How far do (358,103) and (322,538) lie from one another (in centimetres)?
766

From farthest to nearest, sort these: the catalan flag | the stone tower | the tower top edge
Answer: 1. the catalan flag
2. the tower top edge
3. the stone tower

──────────────────────────────

* [What the task requires] Copy out every line in the items above that contains the word "flag". Match case exactly.

* [Answer]
From farthest to nearest, sort these: the catalan flag | the stone tower | the tower top edge
Answer: 1. the catalan flag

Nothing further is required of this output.